■ TEXTO PARA ANÁLISE

Ainda é cedo para gritar conservador
no Reino Unido de Tony Blair

Europa · 4/05/2008 - 17h46 - 35 Comentários

Uma derrota estrondosa para o governo do premiê Gordon Brown, sugere a imprensa de todo o mundo. Enfim o Partido Trabalhista deixará seu lugar ao Sol e os conservadores terão uma chance de eleger um primeiro-ministro britânico, arriscam uns tantos.

Ora, não é por menos. Desta vez, o Labour de Tony Blair e Brown chegou em terceiro perante não apenas o sofrido Tory conservador de Margaret Thatcher como também os Lib-Dems, liberais demoractas.

Mas não custa, nessas horas, tornar a uma edição específica do New York Times de 2004.

O Partido Trabalhista do premiê Tony Blair sofreu uma grande derrota em toda Grã-Bretanha na quinta-feira, conforme os eleitores se mostravam insatisfeitos com a Guerra do Iraque e com a liderança do primeiro-ministro.

Com a contagem de já três quartos dos distritos até a sexta-feira, os Trabalhistas estavam chegando em terceiro, após os Conservadores e os Liberais Democratas. É a primeira vez em que o partido do governo nacional se deu tão mal em eleições regionais.

Ken Livingstone é provavelmente a única boa notícia que os trabalhistas receberam, já que foi reeleito prefeito de Londres para um segundo mandato com uma margem confortável perante o opositor conservador, Steve Norris.

■ DADOS ARMAZENADOS
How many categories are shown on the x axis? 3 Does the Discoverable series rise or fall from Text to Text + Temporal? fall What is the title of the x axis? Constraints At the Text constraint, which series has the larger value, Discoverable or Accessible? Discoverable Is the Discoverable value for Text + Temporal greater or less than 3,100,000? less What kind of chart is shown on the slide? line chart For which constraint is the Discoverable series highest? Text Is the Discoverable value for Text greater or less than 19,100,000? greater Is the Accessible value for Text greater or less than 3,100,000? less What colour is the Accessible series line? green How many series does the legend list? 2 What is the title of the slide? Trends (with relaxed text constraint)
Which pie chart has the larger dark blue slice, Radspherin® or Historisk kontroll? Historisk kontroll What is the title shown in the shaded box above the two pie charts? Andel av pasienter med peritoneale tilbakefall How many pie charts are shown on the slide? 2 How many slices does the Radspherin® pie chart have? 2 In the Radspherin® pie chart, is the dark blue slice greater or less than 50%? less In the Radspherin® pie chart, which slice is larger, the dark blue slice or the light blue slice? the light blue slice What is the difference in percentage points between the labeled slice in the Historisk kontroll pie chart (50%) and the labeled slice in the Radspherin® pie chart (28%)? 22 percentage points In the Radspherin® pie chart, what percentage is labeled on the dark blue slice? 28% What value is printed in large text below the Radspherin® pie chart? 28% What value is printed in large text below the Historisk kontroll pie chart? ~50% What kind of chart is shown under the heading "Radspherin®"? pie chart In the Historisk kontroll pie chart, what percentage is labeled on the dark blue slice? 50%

■ TAREFAS A REALIZAR
[1] De acordo com o trecho do New York Times citado no texto sobre as eleições no Reino Unido, explique em até três frases por que o Partido Trabalhista sofreu uma grande derrota em 2004.
[2] Reescreva em forma de lista o parágrafo do texto sobre as eleições no Reino Unido que começa com "Com a contagem de já três quartos", mantendo seus fatos principais.
Baseie-se exclusivamente no texto para análise.

■ RESULTADOS ESPERADOS
[1] Segundo o trecho citado, o Partido Trabalhista de Tony Blair sofreu a derrota porque os eleitores estavam insatisfeitos com a Guerra do Iraque. Também estavam insatisfeitos com a liderança do primeiro-ministro.

[2]
- Três quartos dos distritos já tinham sido contados até a sexta-feira.
- Os Trabalhistas apareciam em terceiro lugar, atrás dos Conservadores e dos Liberais Democratas.
- Foi a primeira vez que o partido do governo nacional teve um desempenho tão ruim em eleições regionais.